### TASK INSTRUCTIONS
Report back every line of the entries that contains "Wydarzenie", exactly as written.

[Source records]
----
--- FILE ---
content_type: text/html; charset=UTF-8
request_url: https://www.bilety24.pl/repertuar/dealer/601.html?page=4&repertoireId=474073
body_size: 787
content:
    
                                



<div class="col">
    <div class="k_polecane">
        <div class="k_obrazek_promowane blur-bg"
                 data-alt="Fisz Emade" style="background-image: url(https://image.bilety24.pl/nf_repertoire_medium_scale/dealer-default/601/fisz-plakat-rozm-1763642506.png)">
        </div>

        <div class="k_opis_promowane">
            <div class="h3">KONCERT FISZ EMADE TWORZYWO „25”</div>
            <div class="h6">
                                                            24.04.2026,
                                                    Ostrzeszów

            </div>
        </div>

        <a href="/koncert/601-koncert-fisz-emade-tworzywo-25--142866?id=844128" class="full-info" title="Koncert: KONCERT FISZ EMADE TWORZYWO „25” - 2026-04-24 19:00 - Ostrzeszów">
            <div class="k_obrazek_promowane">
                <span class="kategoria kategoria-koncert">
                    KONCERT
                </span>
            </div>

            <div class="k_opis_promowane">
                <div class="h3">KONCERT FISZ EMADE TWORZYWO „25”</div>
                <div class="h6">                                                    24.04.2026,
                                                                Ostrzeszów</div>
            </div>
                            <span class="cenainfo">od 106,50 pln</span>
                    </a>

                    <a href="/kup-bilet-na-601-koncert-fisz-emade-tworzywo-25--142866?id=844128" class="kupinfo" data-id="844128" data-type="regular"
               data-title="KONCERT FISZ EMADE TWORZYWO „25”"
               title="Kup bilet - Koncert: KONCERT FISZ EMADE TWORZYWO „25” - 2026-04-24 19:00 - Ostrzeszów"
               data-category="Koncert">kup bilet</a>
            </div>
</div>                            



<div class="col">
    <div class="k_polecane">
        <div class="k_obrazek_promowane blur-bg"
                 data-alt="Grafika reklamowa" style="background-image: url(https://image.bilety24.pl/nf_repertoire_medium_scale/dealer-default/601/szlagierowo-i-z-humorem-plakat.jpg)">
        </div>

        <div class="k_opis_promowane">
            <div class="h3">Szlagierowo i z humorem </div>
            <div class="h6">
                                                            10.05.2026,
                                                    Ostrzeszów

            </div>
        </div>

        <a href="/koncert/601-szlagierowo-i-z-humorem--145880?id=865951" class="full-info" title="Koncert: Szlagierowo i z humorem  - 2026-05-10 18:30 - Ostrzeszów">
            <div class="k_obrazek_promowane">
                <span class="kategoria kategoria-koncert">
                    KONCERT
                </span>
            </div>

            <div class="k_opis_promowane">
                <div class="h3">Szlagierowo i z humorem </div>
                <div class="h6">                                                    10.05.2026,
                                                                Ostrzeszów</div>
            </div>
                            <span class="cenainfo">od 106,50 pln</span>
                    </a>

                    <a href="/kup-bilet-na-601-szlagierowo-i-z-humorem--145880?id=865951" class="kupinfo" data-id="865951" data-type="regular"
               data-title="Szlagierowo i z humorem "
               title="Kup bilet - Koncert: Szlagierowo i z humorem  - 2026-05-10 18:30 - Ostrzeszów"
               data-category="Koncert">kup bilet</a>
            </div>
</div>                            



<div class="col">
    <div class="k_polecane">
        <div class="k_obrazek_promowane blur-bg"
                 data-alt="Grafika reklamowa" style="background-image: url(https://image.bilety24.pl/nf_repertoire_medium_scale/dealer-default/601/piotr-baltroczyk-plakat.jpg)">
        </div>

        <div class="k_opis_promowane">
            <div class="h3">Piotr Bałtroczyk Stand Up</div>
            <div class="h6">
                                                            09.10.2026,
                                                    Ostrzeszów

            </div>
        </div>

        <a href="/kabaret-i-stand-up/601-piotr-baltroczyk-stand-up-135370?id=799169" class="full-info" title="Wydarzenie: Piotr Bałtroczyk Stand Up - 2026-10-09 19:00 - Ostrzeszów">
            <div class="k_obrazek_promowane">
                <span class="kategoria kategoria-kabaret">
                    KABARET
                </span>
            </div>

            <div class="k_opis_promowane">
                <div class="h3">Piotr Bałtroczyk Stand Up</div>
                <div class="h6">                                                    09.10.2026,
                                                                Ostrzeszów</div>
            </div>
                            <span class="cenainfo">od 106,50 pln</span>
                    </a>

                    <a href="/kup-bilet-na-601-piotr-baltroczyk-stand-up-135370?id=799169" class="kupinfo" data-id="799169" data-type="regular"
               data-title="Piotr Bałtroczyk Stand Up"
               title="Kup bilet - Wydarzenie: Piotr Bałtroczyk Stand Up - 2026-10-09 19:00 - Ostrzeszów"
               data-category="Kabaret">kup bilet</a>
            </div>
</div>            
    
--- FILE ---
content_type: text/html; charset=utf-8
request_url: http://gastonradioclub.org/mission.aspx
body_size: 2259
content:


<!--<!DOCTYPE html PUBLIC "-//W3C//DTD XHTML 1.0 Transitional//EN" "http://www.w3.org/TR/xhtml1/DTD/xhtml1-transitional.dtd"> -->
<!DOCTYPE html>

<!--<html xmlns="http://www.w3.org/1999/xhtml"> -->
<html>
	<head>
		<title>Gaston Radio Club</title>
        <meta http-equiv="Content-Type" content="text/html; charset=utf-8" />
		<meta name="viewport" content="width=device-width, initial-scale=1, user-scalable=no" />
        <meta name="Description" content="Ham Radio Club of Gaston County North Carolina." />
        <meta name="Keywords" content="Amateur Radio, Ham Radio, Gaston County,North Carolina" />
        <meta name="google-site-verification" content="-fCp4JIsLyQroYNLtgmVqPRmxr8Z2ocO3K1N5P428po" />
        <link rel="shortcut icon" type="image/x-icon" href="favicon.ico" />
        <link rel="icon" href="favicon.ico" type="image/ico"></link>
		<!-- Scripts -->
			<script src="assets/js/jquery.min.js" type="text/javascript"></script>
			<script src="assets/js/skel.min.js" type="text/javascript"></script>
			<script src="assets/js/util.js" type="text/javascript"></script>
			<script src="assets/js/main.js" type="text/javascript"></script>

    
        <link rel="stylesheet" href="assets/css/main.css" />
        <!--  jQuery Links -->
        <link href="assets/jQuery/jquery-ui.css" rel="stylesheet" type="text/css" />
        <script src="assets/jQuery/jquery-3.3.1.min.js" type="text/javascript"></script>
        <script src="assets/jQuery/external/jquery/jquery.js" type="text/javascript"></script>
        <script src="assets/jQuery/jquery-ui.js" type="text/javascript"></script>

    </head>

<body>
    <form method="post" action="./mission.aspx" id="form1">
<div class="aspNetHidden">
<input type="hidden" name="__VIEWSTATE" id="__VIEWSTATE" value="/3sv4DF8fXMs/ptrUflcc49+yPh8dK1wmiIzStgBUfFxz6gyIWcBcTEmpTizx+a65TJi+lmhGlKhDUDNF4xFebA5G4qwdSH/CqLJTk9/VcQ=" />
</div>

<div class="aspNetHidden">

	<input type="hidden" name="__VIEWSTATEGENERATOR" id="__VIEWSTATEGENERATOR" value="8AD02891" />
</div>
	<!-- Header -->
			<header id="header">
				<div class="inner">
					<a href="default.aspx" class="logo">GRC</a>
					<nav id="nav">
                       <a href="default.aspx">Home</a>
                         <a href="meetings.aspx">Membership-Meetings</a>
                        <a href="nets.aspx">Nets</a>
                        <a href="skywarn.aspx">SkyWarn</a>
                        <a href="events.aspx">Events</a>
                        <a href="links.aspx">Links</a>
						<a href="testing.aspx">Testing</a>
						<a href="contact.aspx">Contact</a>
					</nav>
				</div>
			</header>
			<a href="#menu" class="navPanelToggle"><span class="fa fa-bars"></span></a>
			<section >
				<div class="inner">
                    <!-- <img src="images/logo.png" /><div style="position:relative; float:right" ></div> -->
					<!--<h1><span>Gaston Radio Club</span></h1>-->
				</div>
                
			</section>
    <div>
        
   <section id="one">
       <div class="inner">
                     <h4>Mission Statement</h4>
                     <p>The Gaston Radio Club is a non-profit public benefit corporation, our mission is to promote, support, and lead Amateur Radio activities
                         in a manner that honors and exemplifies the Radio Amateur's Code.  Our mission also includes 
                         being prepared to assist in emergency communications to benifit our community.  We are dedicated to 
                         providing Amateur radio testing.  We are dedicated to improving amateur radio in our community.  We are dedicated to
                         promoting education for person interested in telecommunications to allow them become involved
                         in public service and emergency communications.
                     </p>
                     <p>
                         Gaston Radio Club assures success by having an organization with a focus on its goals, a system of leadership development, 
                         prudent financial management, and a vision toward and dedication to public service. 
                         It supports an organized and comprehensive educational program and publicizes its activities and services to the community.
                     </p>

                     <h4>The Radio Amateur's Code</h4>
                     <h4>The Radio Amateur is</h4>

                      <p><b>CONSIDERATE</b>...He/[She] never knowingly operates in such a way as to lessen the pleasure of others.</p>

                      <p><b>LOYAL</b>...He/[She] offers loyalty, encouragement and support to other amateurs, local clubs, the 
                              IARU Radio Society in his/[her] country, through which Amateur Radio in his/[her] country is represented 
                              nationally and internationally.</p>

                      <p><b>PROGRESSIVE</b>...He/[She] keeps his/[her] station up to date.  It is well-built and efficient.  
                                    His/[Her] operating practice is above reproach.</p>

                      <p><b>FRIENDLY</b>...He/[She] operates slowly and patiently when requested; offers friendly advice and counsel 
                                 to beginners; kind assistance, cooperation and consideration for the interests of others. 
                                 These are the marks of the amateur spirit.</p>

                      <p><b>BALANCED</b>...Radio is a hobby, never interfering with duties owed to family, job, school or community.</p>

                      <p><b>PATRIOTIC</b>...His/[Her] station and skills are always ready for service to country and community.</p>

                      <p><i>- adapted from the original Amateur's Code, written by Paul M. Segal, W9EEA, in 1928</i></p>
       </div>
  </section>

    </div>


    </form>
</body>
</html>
----
### OUTPUT OF THE TASK
        <a href="/kabaret-i-stand-up/601-piotr-baltroczyk-stand-up-135370?id=799169" class="full-info" title="Wydarzenie: Piotr Bałtroczyk Stand Up - 2026-10-09 19:00 - Ostrzeszów">
               title="Kup bilet - Wydarzenie: Piotr Bałtroczyk Stand Up - 2026-10-09 19:00 - Ostrzeszów"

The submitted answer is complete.